The very idea made my chest tight. “Slapped you up the back of the head,” I admitted.
He leaned forward so he could reach around with his free hand and give me a gentle tap on the back of the head.
“But you’re different,” I said solemnly. “You’re so much more fragile than I.” I was joking, but only a little. It was sort of true. As a Shield, I was resistant to things like extreme temperature, and pain was much less acute to me than it would be to Taro.
“Fragile!” he roared. He placed the candles to one side and grabbed one of my ankles, jerking me to him so I collapsed onto my back. My admonishment to stay quiet was obscured by giggles as he pulled me b
eneath him. “I’ll show you fragile.”
He felt so good. Strange and safe and sure and exciting and so many other things.
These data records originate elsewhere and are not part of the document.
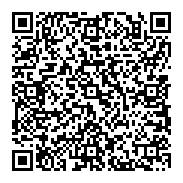 太平區環中東路三段99號13樓之2櫻花櫻雄榜群雄會法拍屋樹孝-QR CODE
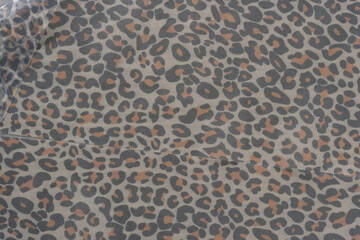 tulle/mesh fabric background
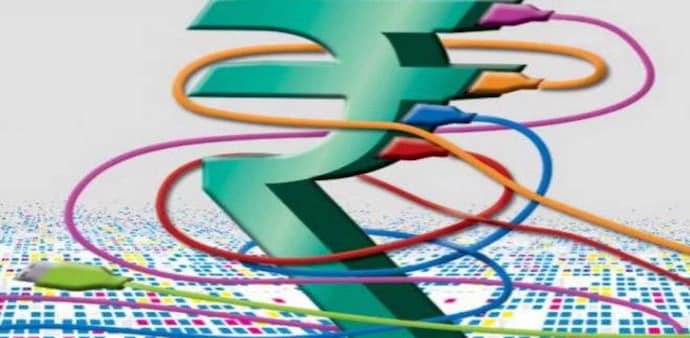 Realty firm Parsvnath Ltd has received Rs 1,200 crore from Rail Land Development Authority (RLDA) as per a court order in a dispute related to a project here and said that the amount will be utilised to reduce debt. Realty firm Parsvnath Ltd has received Rs 1,200 crore from Rail Land Development Authority (RLDA) as per a court order in a dispute related to a project here and said that the amount will be utilised to reduce debt.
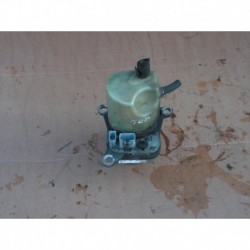 POMPA WSPOMAGANIA KIA CEED II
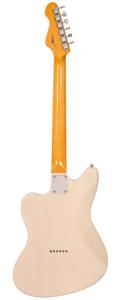 Vintage V65 Hardtail Blonde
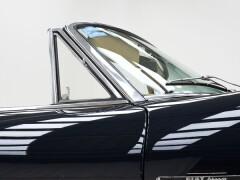 Fiat Dino spider \'67 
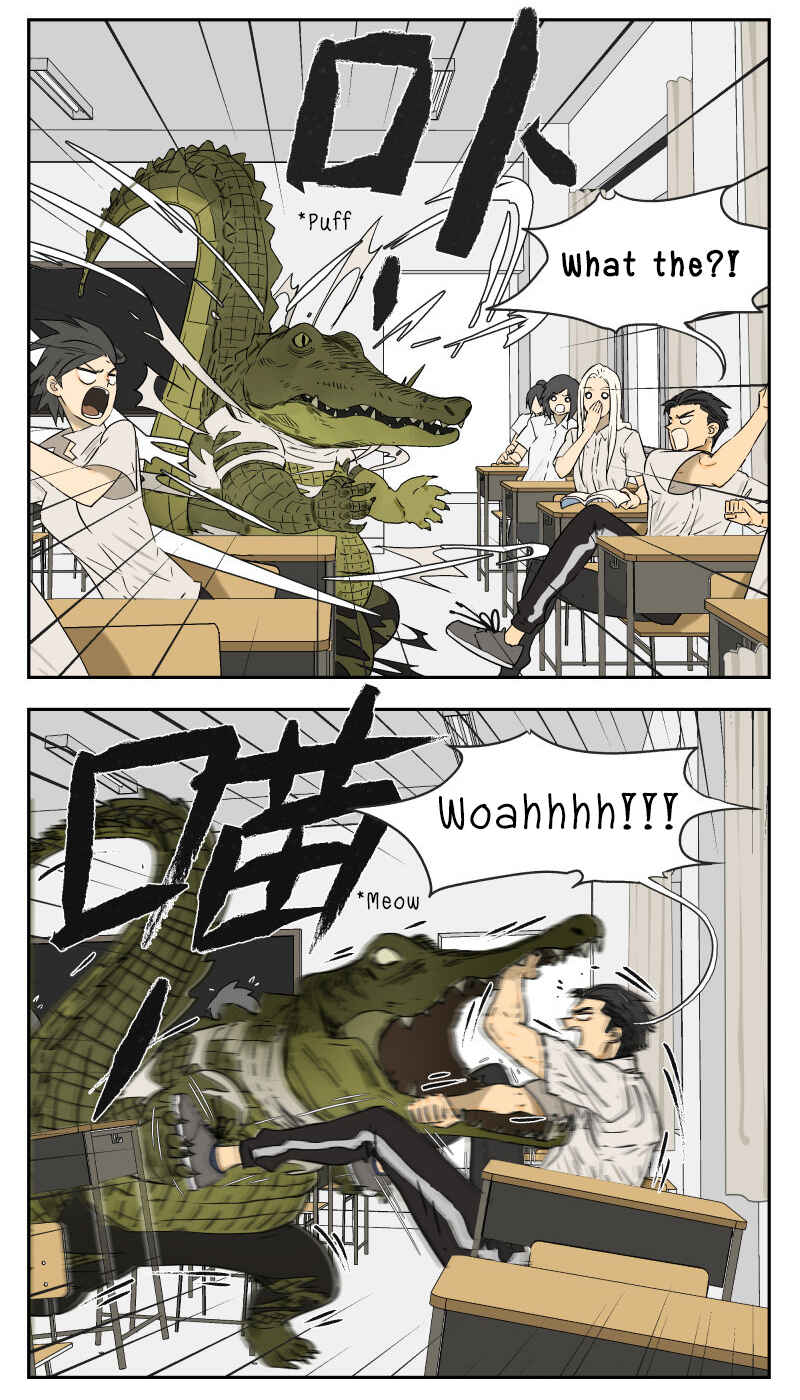 Chapter 13 - Page 3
I loved pushing my hands through his hair. I loved the low tones of his voice whispering against my ear. I loved the taste of his skin.
I loved being forgiven when I acted like an idiot.
Chapter Ten
The next morning, Ben had prepared a white, milky glop to put on my palm, and he appeared to be waiting in the kitchen for me to show up so he could apply it. It did take a bit of the sting out of the burn, and Ben seemed so pleased about being able to do it. I was happy to be able to do something that made him feel appreciated.
Taro was already out, helping a friend change residences. Apparently, the fellow was falling behind on his rent and skipping out. While I couldn’t approve of anyone slithering out on their financial obligations, it wasn’t unlike an action Taro and I had been considering not too long ago back on Flatwell, and the rent Taro’s friend was expected to pay for that hovel was criminal.
Taro’s absence meant I got to go book hunting, something that would have bored Taro into incoherence.
All this casting craziness, it had nothing to do with me, and there was nothing I could do about any of it. Screaming at people to start making sense was surprisingly ineffective. But I felt driven to find out where these people were getting their crazy ideas. If nothing else, it had to make for interesting reading.
So I headed out to the nearest print shop, and I asked for materials about spells, and the printer looked appalled. “Of course we don’t sell such filth here!” she exclaimed.
“Filth?” I echoed. “How is it filth?”
“Encouraging people to believe in casting. It’s unnatural.”
I didn’t disagree. Believing in casting was unnatural. Still, that didn’t mean books about it could be classified as filth. “You print a circular with a mystery series. The descriptions of the deaths are horrible. Really graphic.” I didn’t like serials, as a rule, preferring to read a full book in a sitting or two. I’d started the serial to which I was referring because I’d thought the writing was unusually good, but the gruesome nature of the murders had put me off.